Grep with ERE doesn't filter lines with -v option

2

I'm trying to use the extended regex option in grep to filter out from files, lines that have the following format of string at the beginning of the line.

any-non-space-char:      *

I'd assumed that the following command was going to do the trick; however, it just printed out all the lines from the 2 files that are picked-up by the wildcard.


~/tmp > cat * | grep -v -E "^\S+:.{6}\*"
hi
test1      blah, blah, blah:      * blah, blah, blah"
test:      * blah, blah, blah:      * blah, blah, blah
sd
hi
temp:      * blah, blah, blah:      * blah, blah, blah"
temp2:     blah, blah, blah:      * blah, blah, blah
sd
~/tmp >

BTW, I alias grep to 'grep --color=auto', so the command does highlight the matching strings as per the regex correctly which are test: * on line 3 and temp: * on line 6 in the above output.

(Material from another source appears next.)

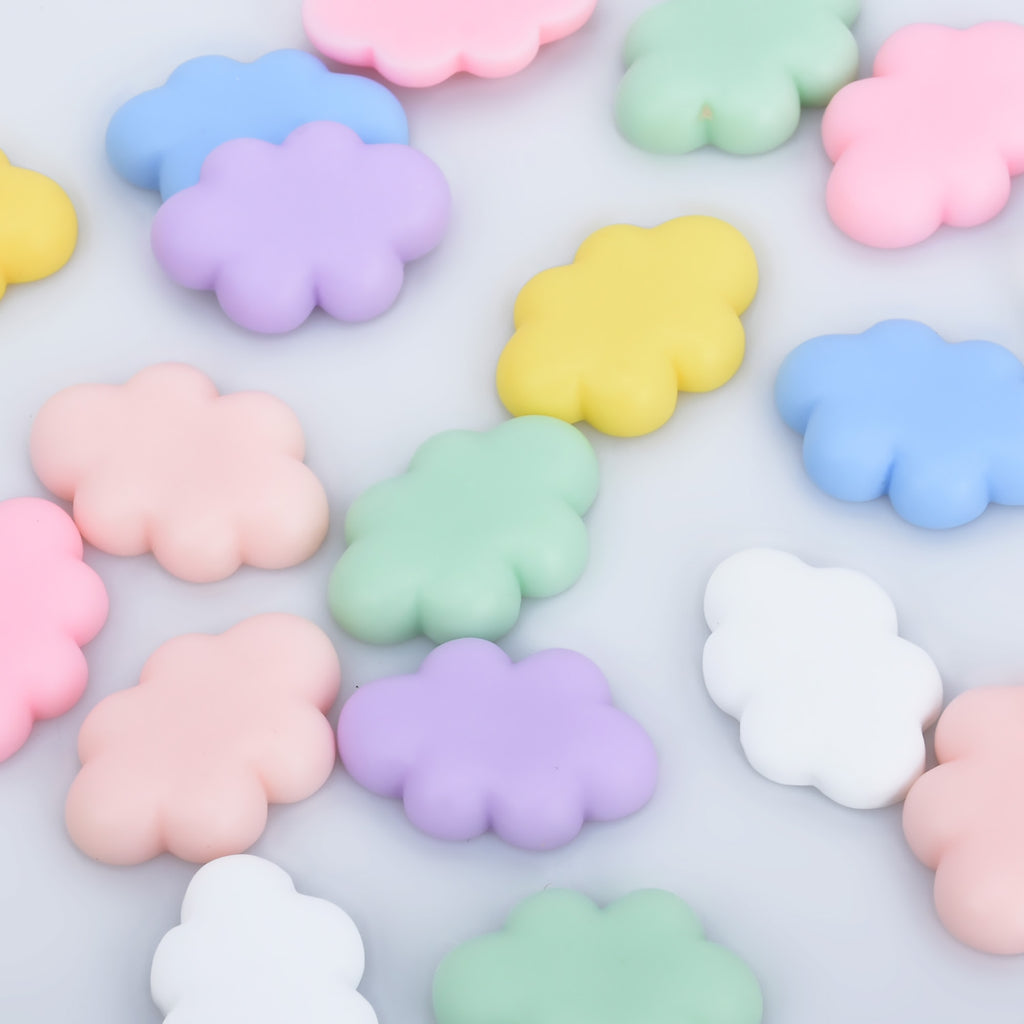 25*17mm Resin Cloud Cabochon Flatback Cloud Charm for Decoden Phone Case mixed color 30pcs 10280450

Nonetheless, these matching lines get printed on the screen which I didn't expect.

The contents of the two files:


~/tmp > ls -l
total 8
-rw-rw-r-- 1 pmn ccusers 116 Dec 11 09:22 1
-rw-rw-r-- 1 pmn ccusers 116 Dec 11 09:23 2
~/tmp >

~/tmp > cat 1
hi
test1      blah, blah, blah:      * blah, blah, blah"
test:      * blah, blah, blah:      * blah, blah, blah
sd
~/tmp >

~/tmp > cat 2
hi
temp:      * blah, blah, blah:      * blah, blah, blah"
temp2:     blah, blah, blah:      * blah, blah, blah
sd
~/tmp >

BTW, the following is similar to what I expect:


~/tmp > cat * | grep -v -E ":.{6}*"
hi
sd
hi
sd
~/tmp >

Which removed the lines


test1      blah, blah, blah:      * blah, blah, blah"
test:      * blah, blah, blah:      * blah, blah, blah
temp:      * blah, blah, blah:      * blah, blah, blah"
temp2:     blah, blah, blah:      * blah, blah, blah

(it also removed lines 1 and 4 above which is not what I want - hence this grep command won't work for me).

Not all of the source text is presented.